China's Economic Reform: Implications from China and for the World

Myron Scholes Global Markets Forum

April 30, 2015, 5:30–7 p.m., Gleacher Center

China’s leaders have set progressively lower growth targets as they grapple with the need to restructure their economy away from excessive reliance on investment and exports, and toward greater consumption. David Dollar, senior fellow in the China Center at Brookings and former World Bank and Treasury representative in Beijing, discussed the economic reform program unveiled at the Third Plenum in fall 2013. What are the key reforms needed to shift the growth model? What has been the progress with reform during a year and a half of implementation?

Progress in areas such as financial liberalization has been steady, whereas fiscal and state enterprise reforms have been more difficult. Who are the key interest groups pushing for or retarding reform? Can China succeed in thoroughgoing economic reform without parallel efforts for political liberalization? In his talk and during the question-and-answer period, Dollar addressed these key questions regarding China's reform prospects, the success or failure of which will have significant implications for the world economy.

The Myron Scholes Global Markets Forum is part of the Initiative on Global Markets (IGM) and is generously sponsored by Myron Scholes.

Speaker Profiles


David Dollar is a senior fellow with the Foreign Policy and Global Economy and Development programs in the John L. Thornton China Center. He is a leading expert on China’s economy and US-China economic relations. From 2009 to 2013 he was the US Treasury’s economic and financial emissary to China.

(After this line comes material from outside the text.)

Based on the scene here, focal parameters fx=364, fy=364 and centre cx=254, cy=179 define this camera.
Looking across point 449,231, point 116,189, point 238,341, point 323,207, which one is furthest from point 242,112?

In that capacity he facilitated the economic and financial policy dialogue between the US and China. That included the formal meetings, notably the annual Strategic and Economic Dialogue, as well as constant exchanges between the Treasury Department and Chinese economic policymakers at all levels. Based at the US embassy in Beijing, Dollar served as Treasury’s eyes and ears on the ground and reported back to Washington on economic and policy developments in China.

Dollar worked at the World Bank for 20 years, and from 2004 to 2009 was country director for China and Mongolia. His other World Bank assignments primarily focused on Asian economies, including South Korea, Vietnam, Cambodia, Thailand, Bangladesh, and India. From 1995 to 2004, Dollar worked in the World Bank’s research department.

Prior to his World Bank career, Dollar was an assistant professor of economics at UCLA, spending a semester in Beijing teaching at the Graduate School of the Chinese Academy of Social Sciences. He has a PhD in economics from New York University and a BA in Chinese history and language from Dartmouth College. He has written extensively about economic reform in China, globalization, and economic growth.